The fourth, Decolonization, is even more complicated. It entails a reversal, or at least a termination, of the habit of thought and practice that assumes that land, people, cultures, life, and other “resources” can be taken over, possessed, and consumed for one’s own benefit, and that the history of doing this is perfectly fine, with no destructive impacts on the human spirit.
Some would say that decolonization isn’t necessary at all, and that humans could continue without changing the nature of intra-human relations very much. Pragmatically speaking, it’s more a matter of incentives. The present system is kept locked in mainly because of the incentives that keep people from wanting to change it. Those who want to change it are mostly the ones who aren’t in power, and who aren’t the beneficiaries of centuries of colonial conquest. Transforming carbon-based industrial capitalism requires taking away some of those benefits, and the only way to do that is to convince at least some of the beneficiaries that they’re wrong, or at least that the benefits aren’t really sustainable or ethically viable.

TO BE DONE >> Retype the passage on decolonization word for word, from its first sentence to its last. The records aren't needed for anything here.

LISTED RECORDS >>

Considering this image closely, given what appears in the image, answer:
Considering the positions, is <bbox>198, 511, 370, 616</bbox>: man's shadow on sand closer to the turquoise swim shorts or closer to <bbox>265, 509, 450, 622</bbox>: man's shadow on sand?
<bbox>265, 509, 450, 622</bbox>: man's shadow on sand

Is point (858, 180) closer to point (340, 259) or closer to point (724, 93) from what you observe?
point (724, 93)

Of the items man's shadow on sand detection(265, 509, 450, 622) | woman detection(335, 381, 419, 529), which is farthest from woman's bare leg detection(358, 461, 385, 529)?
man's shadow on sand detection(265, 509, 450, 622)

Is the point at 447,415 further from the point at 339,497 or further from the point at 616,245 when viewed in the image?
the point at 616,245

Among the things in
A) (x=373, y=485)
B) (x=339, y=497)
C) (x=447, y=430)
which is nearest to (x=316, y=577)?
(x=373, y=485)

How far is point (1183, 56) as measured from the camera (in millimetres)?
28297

EXERCISE RESPONSE >>
The fourth, Decolonization, is even more complicated. It entails a reversal, or at least a termination, of the habit of thought and practice that assumes that land, people, cultures, life, and other “resources” can be taken over, possessed, and consumed for one’s own benefit, and that the history of doing this is perfectly fine, with no destructive impacts on the human spirit.
Some would say that decolonization isn’t necessary at all, and that humans could continue without changing the nature of intra-human relations very much. Pragmatically speaking, it’s more a matter of incentives. The present system is kept locked in mainly because of the incentives that keep people from wanting to change it. Those who want to change it are mostly the ones who aren’t in power, and who aren’t the beneficiaries of centuries of colonial conquest. Transforming carbon-based industrial capitalism requires taking away some of those benefits, and the only way to do that is to convince at least some of the beneficiaries that they’re wrong, or at least that the benefits aren’t really sustainable or ethically viable.